begin TEXT SEGMENT
The Revs. Phil and Stephanie Doeschot lead worship while two church members present an inclusive way to view a dramatic gospel story

by Mike Ferguson | Presbyterian News Service

Photo by Pavlo Semeniuk via Unsplash

LOUISVILLE — Friday’s next-to-last worship service at the APCE Annual Event featured the Revs. Phil and Stephanie Doeschot and two members of Christ’s Church in St. Peters, Missouri, Carol Jones and Ellen Vellenga.

The latter two demonstrated a Children and Worship model to go with the preaching text, John 4, the story of Jesus and the woman of Samaria. “Instead of reading the text, we want you to be able to hear it differently,” Phil Doeschot said.

Jones and Vellenga used a tabletop to set up a verdant field, a roadway, a well and wood figurines representing Jesus and the woman as the clergy couple read a new take on the familiar story.

The Samaritan woman brought up for the two preachers the notion of how people sometimes use a single story to “limit our understanding of one another,” Phil said. Women and people of color are used to that happening to them, Stephanie said, but “every person is far more complex and nuanced than we make them out to be.” That’s why the couple asked Jones and Vellenga to tell the story in the unique Children and Worship way, she said, because “it invites curiosity. Children and Worship uses figures and props to allow for imagination. Anyone and everyone can see themselves in the story.”

With the Children and Worship model, each story is brought to conclusion with a series of wondering questions, like “What would it be like to be a character in the story?” or “I wonder what part of the story you like best or is most important” or “Where do you see yourself in the story?”

The Revs. Phil and Stephanie Doeschot

Stephanie wondered what kind of day the Samaritan woman was having, while Phil wondered the same thing about Jesus, who was just sitting at the ancient well waiting for his friends to return with lunch when he had the conversation with the Samaritan woman, the longest recorded dialogue anyone has with Jesus in the gospel record. The story Phil has traditionally heard is that Jesus was “primarily interested in pointing out her sin and then overcoming barriers to minister to her.”

But as Jesus and the woman talk, “it’s dawning on her she is in the presence of one filled with life-giving kindness, love and vitality,” he said. “She wants to know more about this living water.”

When she tells Jesus she has no husband, “there’s no hint of condemnation or judgment,” Stephanie said. “He understood that her life is not easy.” Most likely her first husband died, and the law required one of the man’s brothers or another relative to marry her. That “could have happened to her several times,” she said.

“Jesus shatters single stories all the time,” Stephanie noted. Note the many times in the gospels he says something like, “you think it’s this way, but it’s that way,” she said. “Jesus makes no distinction between Jews and Samaritans.” In John’s gospel, living water is equated with “the continuous flow of the Holy Spirit,” she said.

Or as Titus 3:4-5 puts it, “But when the goodness and loving kindness of God our Savior appeared, he saved us, not because of any works of righteousness that we had done, but according to his mercy, through the water of rebirth and renewal by the Holy Spirit.”

“Kindness is the very essence of God,” Phil said. “The kindness of God gives us elevated identity.”

“The kindness of God never lets us go,” Stephanie said, before joining with her husband to conclude their sermon with this idea: “Correcting our faulty assumptions and always drawing us nearer to the heart of God.”
end TEXT SEGMENT
begin PROVIDED INFORMATION
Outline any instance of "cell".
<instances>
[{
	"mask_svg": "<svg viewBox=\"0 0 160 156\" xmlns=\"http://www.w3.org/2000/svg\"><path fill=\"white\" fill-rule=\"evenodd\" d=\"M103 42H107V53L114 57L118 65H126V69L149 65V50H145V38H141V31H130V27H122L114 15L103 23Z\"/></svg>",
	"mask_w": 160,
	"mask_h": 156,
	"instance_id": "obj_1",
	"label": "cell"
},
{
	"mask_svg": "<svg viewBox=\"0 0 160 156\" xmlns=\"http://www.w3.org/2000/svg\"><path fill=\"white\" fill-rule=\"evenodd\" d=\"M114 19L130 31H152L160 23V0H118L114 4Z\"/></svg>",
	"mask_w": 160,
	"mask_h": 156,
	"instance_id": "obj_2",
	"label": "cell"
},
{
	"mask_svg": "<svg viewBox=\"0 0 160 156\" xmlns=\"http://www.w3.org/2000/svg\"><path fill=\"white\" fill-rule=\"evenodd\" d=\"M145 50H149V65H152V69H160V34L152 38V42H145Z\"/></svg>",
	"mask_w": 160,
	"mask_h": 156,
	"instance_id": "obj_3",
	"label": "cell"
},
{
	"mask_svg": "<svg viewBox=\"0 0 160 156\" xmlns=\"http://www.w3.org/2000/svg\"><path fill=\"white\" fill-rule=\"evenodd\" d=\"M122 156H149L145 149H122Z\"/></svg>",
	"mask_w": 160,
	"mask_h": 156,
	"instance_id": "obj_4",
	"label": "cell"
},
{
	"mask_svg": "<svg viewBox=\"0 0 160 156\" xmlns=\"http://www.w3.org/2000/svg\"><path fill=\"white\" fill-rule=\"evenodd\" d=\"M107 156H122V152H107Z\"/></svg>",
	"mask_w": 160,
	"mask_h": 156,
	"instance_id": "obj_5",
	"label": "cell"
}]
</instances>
end PROVIDED INFORMATION
## [AIM OF THE EXERCISE]
Reproduce word for word the passage of the worship service article starting at "The Revs. Phil and Stephanie Doeschot lead" and ending at "Phil Doeschot said.".

## [EXPECTED ANSWER]
The Revs. Phil and Stephanie Doeschot lead worship while two church members present an inclusive way to view a dramatic gospel story

by Mike Ferguson | Presbyterian News Service

Photo by Pavlo Semeniuk via Unsplash

LOUISVILLE — Friday’s next-to-last worship service at the APCE Annual Event featured the Revs. Phil and Stephanie Doeschot and two members of Christ’s Church in St. Peters, Missouri, Carol Jones and Ellen Vellenga.

The latter two demonstrated a Children and Worship model to go with the preaching text, John 4, the story of Jesus and the woman of Samaria. “Instead of reading the text, we want you to be able to hear it differently,” Phil Doeschot said.